Dalam rangka untuk menghasilkan rumusan tentang penerapan atau pelaksanaan hukum
kewarisan Islam, perlu pendekataan dan mempertemukan dari berbagai pola pandang serta
mempersempit perbedaan-perbedaan pendapat para ahli hukum kewarisan Islam, yang selanjutnya
diperlukan diupayakan pendekatan konseptual hokum kewarisan nasional dengan tidak melupakan
tradisi atau kebiasaan masyarakat selama bertentangan dengan hukum Islam.
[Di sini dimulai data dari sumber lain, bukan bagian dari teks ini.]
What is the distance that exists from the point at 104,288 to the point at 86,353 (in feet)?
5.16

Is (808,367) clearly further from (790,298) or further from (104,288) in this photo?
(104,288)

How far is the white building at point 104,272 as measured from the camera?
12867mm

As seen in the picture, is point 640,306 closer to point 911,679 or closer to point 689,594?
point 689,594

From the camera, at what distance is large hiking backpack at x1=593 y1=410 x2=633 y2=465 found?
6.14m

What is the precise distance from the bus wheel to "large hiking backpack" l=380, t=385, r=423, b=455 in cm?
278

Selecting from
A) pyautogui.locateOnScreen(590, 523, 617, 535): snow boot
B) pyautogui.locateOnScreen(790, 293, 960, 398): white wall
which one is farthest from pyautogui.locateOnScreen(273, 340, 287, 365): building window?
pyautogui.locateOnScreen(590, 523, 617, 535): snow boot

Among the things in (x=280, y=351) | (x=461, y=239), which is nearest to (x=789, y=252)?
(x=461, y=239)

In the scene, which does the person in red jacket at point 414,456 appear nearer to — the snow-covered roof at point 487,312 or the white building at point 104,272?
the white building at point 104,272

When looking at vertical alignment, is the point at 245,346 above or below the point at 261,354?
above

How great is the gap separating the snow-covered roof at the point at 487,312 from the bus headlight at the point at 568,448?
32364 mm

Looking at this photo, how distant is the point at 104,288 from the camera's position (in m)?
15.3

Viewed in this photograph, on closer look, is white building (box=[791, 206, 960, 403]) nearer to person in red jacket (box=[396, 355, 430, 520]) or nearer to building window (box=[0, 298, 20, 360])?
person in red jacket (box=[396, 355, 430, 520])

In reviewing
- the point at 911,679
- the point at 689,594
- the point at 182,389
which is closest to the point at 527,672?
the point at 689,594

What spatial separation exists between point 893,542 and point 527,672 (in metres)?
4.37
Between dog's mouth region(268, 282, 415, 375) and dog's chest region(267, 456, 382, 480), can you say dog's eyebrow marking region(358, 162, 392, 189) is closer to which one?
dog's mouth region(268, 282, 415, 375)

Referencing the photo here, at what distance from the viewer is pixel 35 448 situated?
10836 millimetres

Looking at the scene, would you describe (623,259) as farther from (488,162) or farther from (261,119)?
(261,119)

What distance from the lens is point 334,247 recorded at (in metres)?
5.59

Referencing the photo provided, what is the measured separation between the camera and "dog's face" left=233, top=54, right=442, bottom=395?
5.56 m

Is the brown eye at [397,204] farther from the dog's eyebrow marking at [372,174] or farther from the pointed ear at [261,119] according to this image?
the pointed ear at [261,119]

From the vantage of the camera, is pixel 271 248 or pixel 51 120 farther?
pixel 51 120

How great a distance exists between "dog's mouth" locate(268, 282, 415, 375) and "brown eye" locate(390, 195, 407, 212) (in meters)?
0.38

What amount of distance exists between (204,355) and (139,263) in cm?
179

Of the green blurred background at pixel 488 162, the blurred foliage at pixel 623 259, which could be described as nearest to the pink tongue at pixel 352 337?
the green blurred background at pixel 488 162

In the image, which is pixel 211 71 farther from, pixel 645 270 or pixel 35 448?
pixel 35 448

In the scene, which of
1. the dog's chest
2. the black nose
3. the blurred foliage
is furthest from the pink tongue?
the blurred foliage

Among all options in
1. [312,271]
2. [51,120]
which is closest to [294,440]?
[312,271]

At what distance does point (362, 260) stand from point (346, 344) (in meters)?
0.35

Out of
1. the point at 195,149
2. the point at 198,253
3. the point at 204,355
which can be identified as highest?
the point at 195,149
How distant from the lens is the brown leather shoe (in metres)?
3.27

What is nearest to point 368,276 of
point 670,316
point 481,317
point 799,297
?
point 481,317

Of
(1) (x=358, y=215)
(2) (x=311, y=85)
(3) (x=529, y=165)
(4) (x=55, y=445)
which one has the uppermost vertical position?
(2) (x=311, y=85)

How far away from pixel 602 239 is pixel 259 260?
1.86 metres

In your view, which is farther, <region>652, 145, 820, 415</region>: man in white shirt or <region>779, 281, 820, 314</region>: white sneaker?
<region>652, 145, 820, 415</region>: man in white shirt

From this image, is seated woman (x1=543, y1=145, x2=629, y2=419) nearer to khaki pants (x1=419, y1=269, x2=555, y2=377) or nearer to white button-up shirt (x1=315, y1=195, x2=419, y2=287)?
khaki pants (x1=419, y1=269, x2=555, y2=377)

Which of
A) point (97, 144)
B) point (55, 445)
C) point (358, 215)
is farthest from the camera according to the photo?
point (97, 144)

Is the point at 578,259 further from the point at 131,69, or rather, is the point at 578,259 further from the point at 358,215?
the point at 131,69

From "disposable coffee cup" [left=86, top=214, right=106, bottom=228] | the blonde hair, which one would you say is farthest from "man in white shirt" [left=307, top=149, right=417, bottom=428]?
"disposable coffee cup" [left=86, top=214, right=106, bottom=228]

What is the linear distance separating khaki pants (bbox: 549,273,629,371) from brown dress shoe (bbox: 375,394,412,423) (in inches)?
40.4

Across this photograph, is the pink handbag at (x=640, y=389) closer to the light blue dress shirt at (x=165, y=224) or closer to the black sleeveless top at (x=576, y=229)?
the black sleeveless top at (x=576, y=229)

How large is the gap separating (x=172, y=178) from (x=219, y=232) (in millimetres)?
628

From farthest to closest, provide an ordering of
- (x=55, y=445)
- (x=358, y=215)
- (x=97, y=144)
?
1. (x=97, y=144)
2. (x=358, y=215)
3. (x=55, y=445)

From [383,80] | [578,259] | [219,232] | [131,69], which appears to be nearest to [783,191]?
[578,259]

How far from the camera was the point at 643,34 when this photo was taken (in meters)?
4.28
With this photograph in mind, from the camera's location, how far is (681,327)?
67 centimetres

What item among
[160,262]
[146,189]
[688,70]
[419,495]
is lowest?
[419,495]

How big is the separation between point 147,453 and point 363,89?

Untuk mendalami dan memahami tradisi di dalam masyarakat khusunya di Indonesia, bahwa
masyarakat Islam di Indonesia khususnya yang berhubungan dengan penerapan hukum kewarisan
Islam, diperlukan penelitian-penelitian lebih lanjut dengan didasarkan pada pemahaman pengertian
bahwa penerapan hukum Islam dapat terjadi ukulturasi dengan tradisi-tradisi atau kebiasaan
masyarakat (al-‘uruf), baik sebelum Islam maupun setelah Islam. Pemahaman pengertian tersebut
untuk menghindari sikab garis pemisah secara tegas antara kedua reverensi hukum Islam, sehingga
dapat menghilangkan pertentangan antara norma-norma dogmatis dengan norma-norma kontektual
dalam hukum Islam itu sendiri.
Dalam rangka untuk melaksanakan hukum Islam secara kaffah (menyeluruh),khususnya
masyarakat muslim, yang berkaitan dengan penerapan hukum kewarisan Islam, dipandang perlu
meningkatkan dakwah, dengan pemahaman bahwa hukum kewarisan Islam bagian dari ibadah.
Disamping itu pembagian harta kewarisan dengan perdamaian diantara para ahli waris termasuk
hukum Islam, bukan hukum adat, meskipun hasil bagian-bagian ahli waris tidak sesuai dengan
norama-norma al-Qur’an sebagaiamana disebut al-furudhul al- muqaddarah.